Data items
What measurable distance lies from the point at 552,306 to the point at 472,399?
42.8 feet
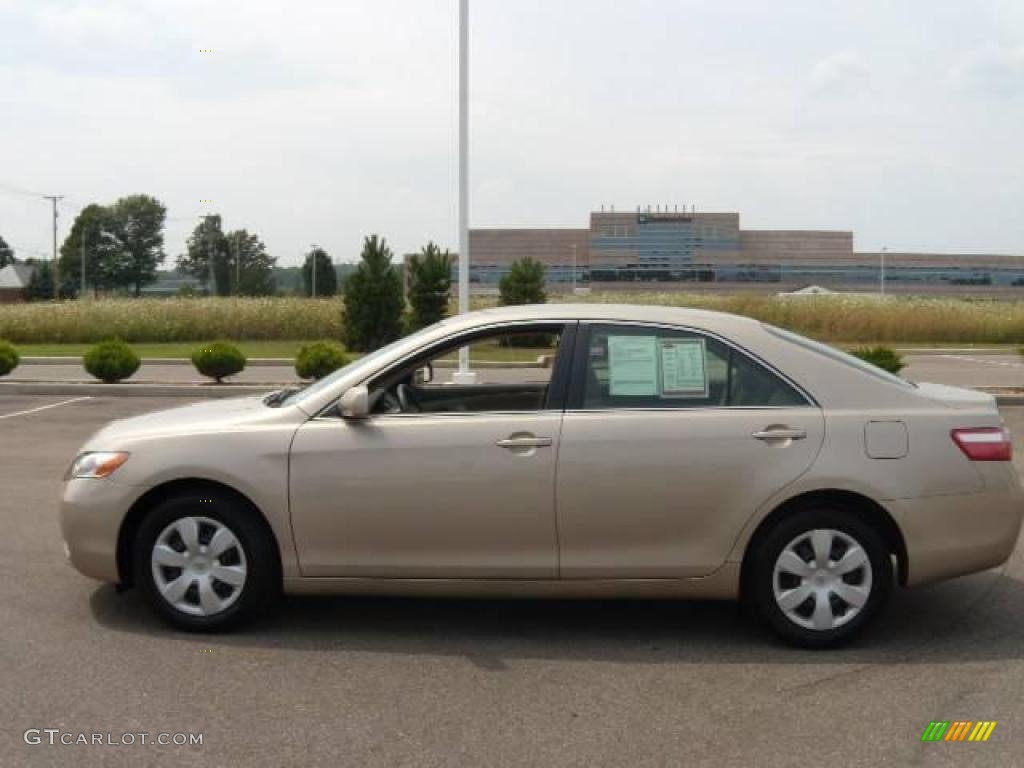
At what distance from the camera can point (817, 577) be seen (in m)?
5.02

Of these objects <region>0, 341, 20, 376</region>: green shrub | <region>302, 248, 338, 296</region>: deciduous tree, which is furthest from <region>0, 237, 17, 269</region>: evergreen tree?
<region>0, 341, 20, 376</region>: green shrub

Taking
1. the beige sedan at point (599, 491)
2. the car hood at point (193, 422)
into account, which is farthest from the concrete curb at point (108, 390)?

- Task objective:
Please rewrite the data above, replacing every "point" with "location" and changing nothing else. Leave the pictures out of your answer.

- Exercise answer:
What measurable distance lies from the location at 552,306 to the location at 472,399?
42.8 feet
At what distance from the camera can location (817, 577) be seen (in m)?
5.02

Of these objects <region>0, 341, 20, 376</region>: green shrub | <region>302, 248, 338, 296</region>: deciduous tree, which is furthest from <region>0, 237, 17, 269</region>: evergreen tree?
<region>0, 341, 20, 376</region>: green shrub

Taking
1. the beige sedan at location (599, 491)
2. the car hood at location (193, 422)
into account, which is farthest from the concrete curb at location (108, 390)?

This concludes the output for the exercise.